- _What to produce_:
Without the images, repeat every line of the listing exactly.

--- Input material ---

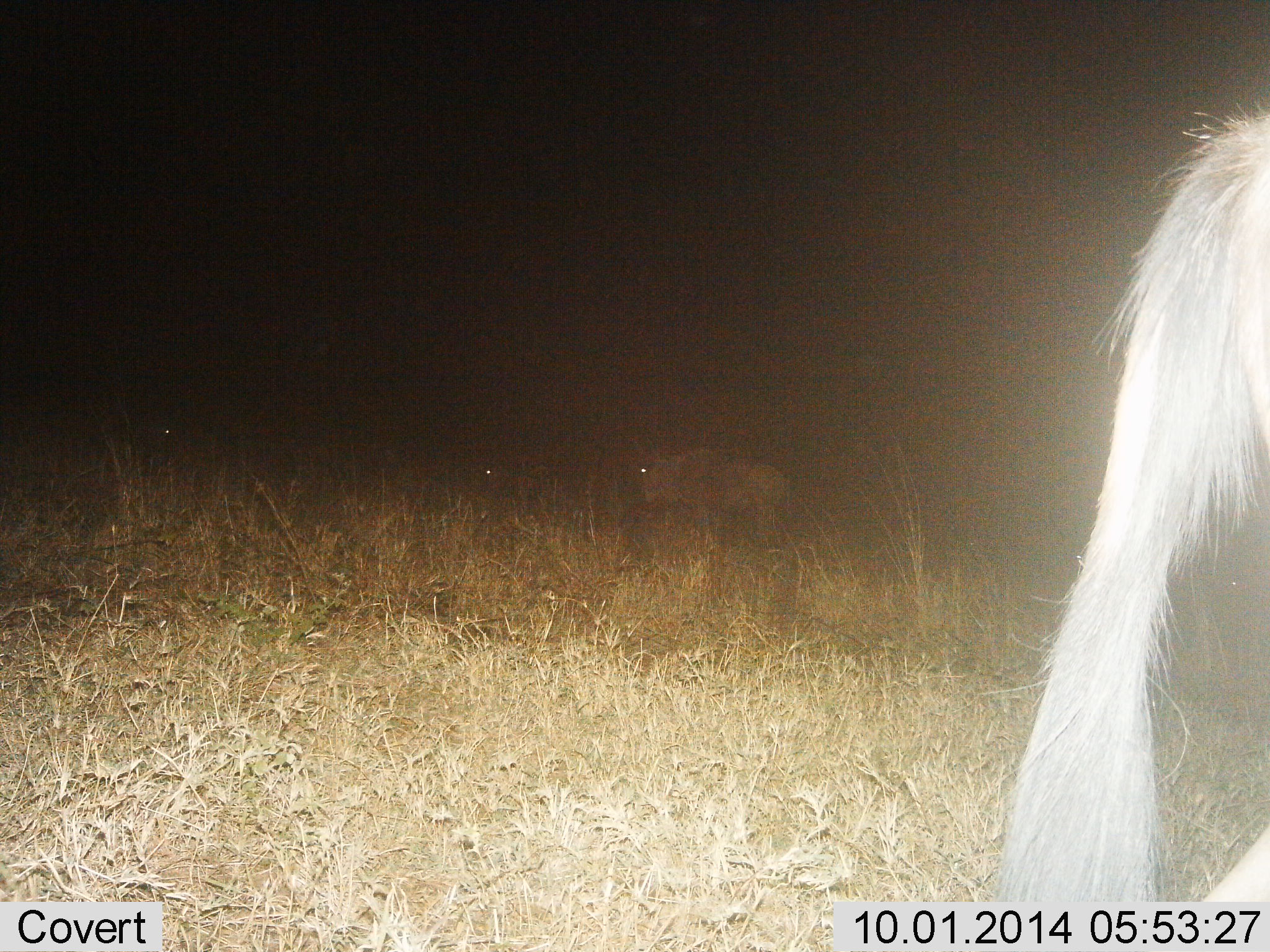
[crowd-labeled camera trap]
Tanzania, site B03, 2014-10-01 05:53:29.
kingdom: Animalia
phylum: Chordata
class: Mammalia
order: Artiodactyla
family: Bovidae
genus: Connochaetes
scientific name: Connochaetes taurinus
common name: blue wildebeest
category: wildebeest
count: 3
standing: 90%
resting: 10%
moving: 10%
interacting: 0%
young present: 0%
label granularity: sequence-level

---

- _Output for this task_:
[crowd-labeled camera trap]
Tanzania, site B03, 2014-10-01 05:53:29.
kingdom: Animalia
phylum: Chordata
class: Mammalia
order: Artiodactyla
family: Bovidae
genus: Connochaetes
scientific name: Connochaetes taurinus
common name: blue wildebeest
category: wildebeest
count: 3
standing: 90%
resting: 10%
moving: 10%
interacting: 0%
young present: 0%
label granularity: sequence-level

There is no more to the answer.